Juanita Helms | |
Birth Date: | 3 August 1941 |
Birth Place: | Chicago, Illinois, US |
Death Place: | Fairbanks, Alaska |
Birth Name: | Juanita Lou Lauesen |
Relatives: | Harriet Drummond (sister-in-law) |
Office: | Member of the Fairbanks North Star Borough Assembly from Seat H |
Term Start: | 1980 |
Term End: | 1985 |
Predecessor: | Bill Stringer |
Successor: | Lute Cunningham |
Office2: | Mayor of Fairbanks North Star Borough |
Termstart2: | 1985 |
Termend2: | 1981 |
Predecessor2: | Bill Allen |
Successor2: | Jim Sampson |
Children: | 4 |
Juanita Lou Helms (; August 3, 1941 - November 7, 2009) was an American politician who served as a member of the Fairbanks North Star Borough Assembly for five years, and then as the first female borough mayor of Fairbanks from 1985 to 1991. During Helms's first term as mayor, she and her administration were criticized for violating borough finance laws with an investment, but was re-elected. Helms worked to establish Fairbanks' ties with the international community through sister city agreements both during and after her tenure as mayor. She was inducted into the Alaska Women's Hall of Fame, and the Juanita Helms administrative center in Fairbanks is named after her.
Helms was born Juanita Lou Lauesen[1] in Chicago to Ella Boudry Lauesen[2] and Elstun Lauesen, an engineer. She grew up in Michigan,[3] and her family moved to Alaska in 1951[4] when her father joined United States Army Corps of Engineers. They moved to Fairbanks he received further employment at the Eielson Air Force Base. Helms attended Lathrop High School and after graduation she worked as a court clerk and later an administrative assistance for the University of Alaska, Fairbanks. She married Orville R. "Sam" Helms in 1962, with whom she had four children. She never went to college, and left the workforce in order to look after her children. She volunteered at various community organizations, including the Girl Scouts and the local parent-teacher association, which was where she first became interested in local politics.
She was of Cherokee, Ojibwe and Danish ancestry. Her mother was a member of the Lac du Flambeau Band of Lake Superior Chippewa.
Elected in 1980 and re-elected three years later, Helms was a member, and later chair, of the Fairbanks North Star Borough Assembly. She worked there for five years in total. In 1984 she voted for emission standards and mandatory maintenance checks for cars in Fairbanks. In response, a local group attempted to recall her and other assembly members who had voted for the program.[5]
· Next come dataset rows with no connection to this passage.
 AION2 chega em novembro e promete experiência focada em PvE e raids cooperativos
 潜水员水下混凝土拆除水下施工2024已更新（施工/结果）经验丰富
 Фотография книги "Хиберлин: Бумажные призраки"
In July 1985, Helms announced her intention to run for the position of borough mayor.[6] Her opponent was the incumbent mayor, Bill Allen. She tied with Allen in five of the electoral precincts, and won outright in the remaining 32. With her election, she became the first woman to serve as borough mayor in Fairbanks. After $670,866 of school bond money was lost in an investment, her administration was investigated[7] and found to have violated the borough's finance laws. Helms's chief financial officer attempted to resign over the incident in June, 1986, but Helms refused to accept her resignation until late July.[8] She was criticized by some local residents for how she handled the incident, saying that she should have withdrew the investment earlier.[9]
She was re-elected in 1988, winning against Donna Gilbert.[10] During her campaign, her opposition pointed to her handling of the 1986 financial issues, while her supporters focused on cost-cutting measures and other savings her administration had made.
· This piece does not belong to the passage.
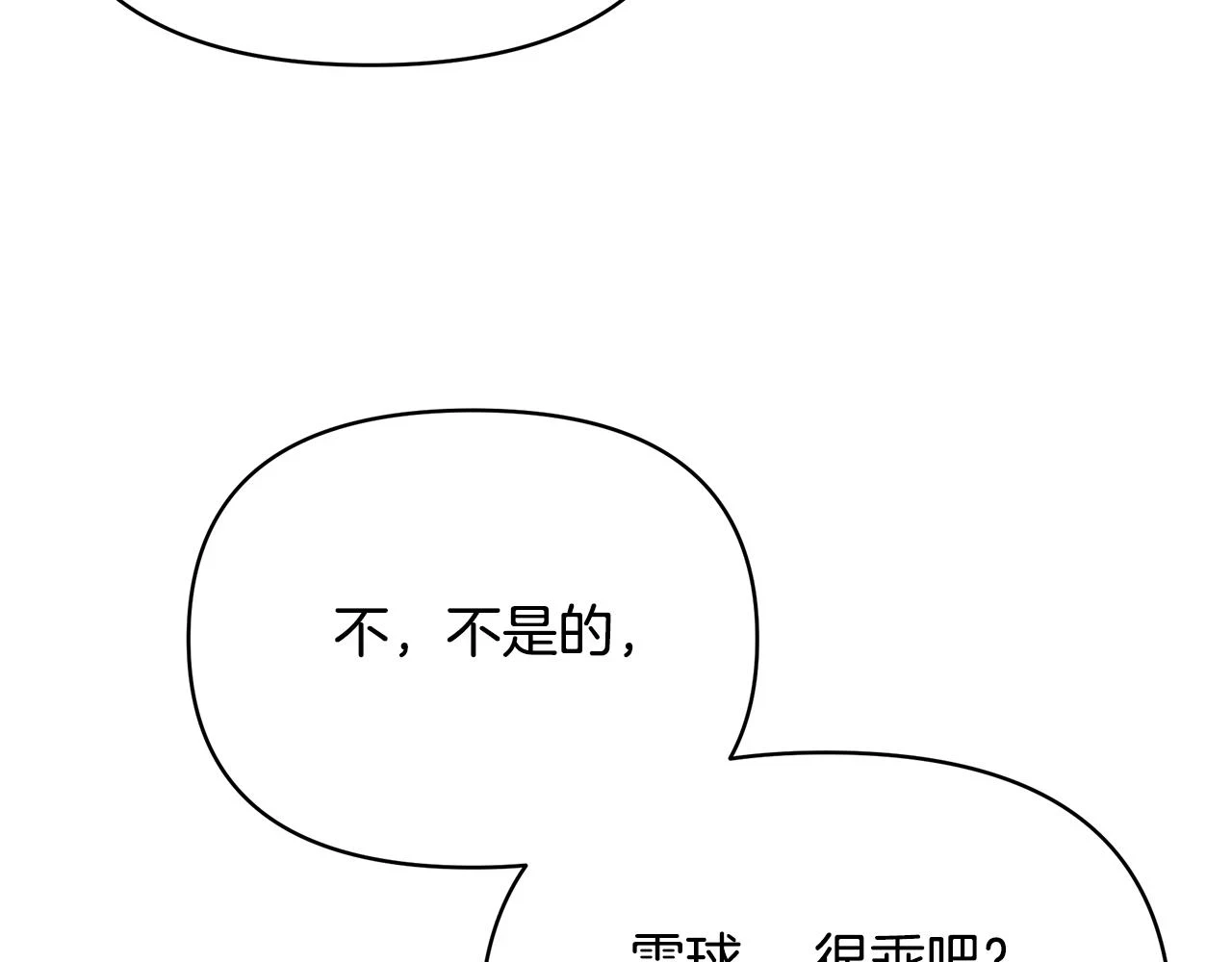 第65话 下定决心表白了 第239页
Helms led a delegation to Yakutsk in 1989 as part of a series of attempts to establish friendly ties between the two cities.[11] During the trip, she and the other delegates came across a local protest concerning people being denied entrance into the Red Square. One of her companions, Melissa Chapin, thought that Helms would attempt to join and face arrest, saying "I was afraid [...] I was going to have to call back to Fairbanks and tell them the mayor was in jail." Yakutsk and Fairbanks became sister cities, a move for which Helms was later credited by Mark Begich in front of the United States Senate.[12]
By 1989, Fairbanks had elected a politically conservative city council at odd withs Helms, including Donna Gilbert.[13] The assembly limited her veto power and gave themselves more power over the city's finances, while Helms limited her contact with them to written memos and prohibited departmental administrators from attending assembly meetings, accusing the assembly of being unreasonably hostile towards them.[14] In January, 1990, Helms sued the assembly, accusing them of interfering with her office. Gilbert responded, claiming that Helms had taken away the assembly's power and misused her power of veto.
In response to the way the 1990 United States census had been handled in Alaska, Helms and Gilbert appeared in a television commercial together stating that, despite their history, they were willing to come together to encourage Alaskans to be proactive about filling in their census forms.[15]
Helms did not stand for re-election in the 1991 race.[16]
In 1992, Helms ran as a Democrat for the Alaska State Senate, but lost to Republican Bert Sharp.[17] [18] She ran for city mayor of Fairbanks in 1998.[19]
As of 1996, she was the chairwoman for the Interior Democrats,[20] and later, in 2001, Helms was the Vice-chair of the Alaska Democratic Party.[21]
Helms remained politically and socially active until her death, writing letters to the Fairbanks Daily News-Miner[22] and continuing her volunteer work and involvement in sister city programs. She died on November 7, 2009.
In celebration of the 2010 Arbor Day, schoolchildren planted a commemorative tree for Helms in Wien Park, Fairbanks.[23] She was induced into the Alaska Women's Hall of Fame in 2016, and the Fairbanks North Star Borough administrative center was renamed to the Juanita Helms administrative center in her honor.